Steps of a quantitative analysis of effect estimates across study designs (5–7)

Meta-analysis, the statistical technique to combine the study results into a weighted average, while accounting for the precision of each study estimate, is widely being employed by decisionmakers to quantitatively synthesise evidence from multiple sources (‘totality of evidence approach’) and produce comparative estimates of effects for the new technology under assessment compared with standard clinical care. Researchers and healthcare decision-makers should consider the following underlying concerns about NRS before combining results from such studies with RCT data in evidence synthesis:

  • NRS are more prone to selection and confounding biases than RCTs.

  • Estimands defined in RCTs are not necessarily transferrable towards NRS and vice versa. It is, therefore, important to consider the applicability of study results with respect to the review question.

  • Special consideration needs to be paid in selecting the appropriate techniques for dealing with incorrect or missing values (including outcomes).

  • Analyses that weight studies by simple quality scores should be avoided.

  • Summary effect estimates of treatments that are based on data from RCTs and NRS, may be biased and imprecise, even after applying the recommended statistical methodology. Further sensitivity analyses are always recommended to explore the impact of modelling assumptions.
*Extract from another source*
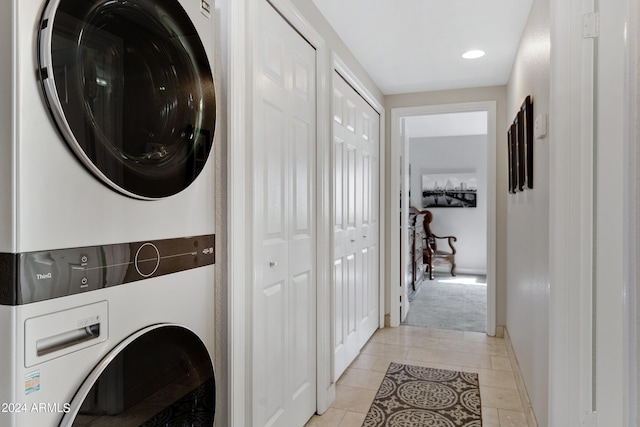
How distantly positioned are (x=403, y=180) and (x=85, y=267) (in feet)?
12.3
  • When RCTs and NRS are combined through network meta-analysis, there is a need for deeper investigation of ‘transitivity’ (ie, no systematic differences between the available treatment comparisons other than the treatments being compared in the analysis) than when only RCTs are included.

Step 5: selecting the most relevant analytical scenario

The critical appraisal tools cited in step 3 along the other critical domains identified by this group which are not covered by the existing tools may help identify which NRS have enough validity to be considered for evidence synthesis along RCTs. However, given that these tools primarily aim to assess the internal validity of studies, researchers are urged to also consider issues around external validity (generalisability or applicability) in relation to the PICOST criteria set up for the specific research question under assessment. It is not advisable to use NRS which are assessed at critical risk of bias (step 3) for combined analysis with RCTs to avoid misleading and untrustworthy meta-analysed results. This approach differs from that recommended in RCTs meta-analyses, where low-quality studies are usually only excluded in a sensitivity analysis. Depending on the context of the review, the research question and the contribution of NRS in the healthcare decision making problem (eg, if the product is for primary or secondary approval), it may be necessary to perform a critical appraisal separately for each outcome. For example, the presence of selection bias may be less relevant when assessing safety outcomes as compared with effectiveness outcomes.

We consider below three analytical scenarios that may generate new evidence and various examples of weighting between new (RCT) and prior (NRS) evidence for an effectiveness labelling change or an assessment of new products (figures 2 and 3). The selection of the most applicable scenario for a given healthcare decision problem will depend on the (1) clinical context (‘relevance or applicability’), (2) completeness of RCT data (‘evidence gaps’) and (3) the magnitude and direction of possible biases of NRS (‘data rigour or quality’). These scenarios are linked with the hypothetical examples of the types of studies (RCTs, NRS) that may be primarily considered for regulatory decision- making as detailed in the white paper by Duke Margolis Center for Health Policy.17 The corresponding methods outlined in this framework are based on generalised linear mixed models and can be used to summarise many types of association (eg, HR, OR and change score). A critical consideration for each of these scenarios is the attempt to quantify bias in NRS. A helpful review of methods and results from previous studies comparing (and sometimes meta-analysing) RCTs with NRS is provided in the HTA No. 21.7 by the UK National Institute for Health and Research online supplemental appendix 2.47

Figure 2

Evidence generation needs in healthcare decision setting and use of non-randomised studies (NRS) with randomised controlled trials (RCTs).

Figure 3

A seven-sStep decision algorithm for the synthesis of non-randomised studies (NRS) and randomised controlled trials (RCTs) in healthcare decision-making (ISPE CER SIG framework). CER, comparative effectiveness research; ISPE, International Society for Pharmacoepidemiology; PICOST, Population, Intervention, Comparison, Outcomes, Study design and Time; SIG, Special Interest Group.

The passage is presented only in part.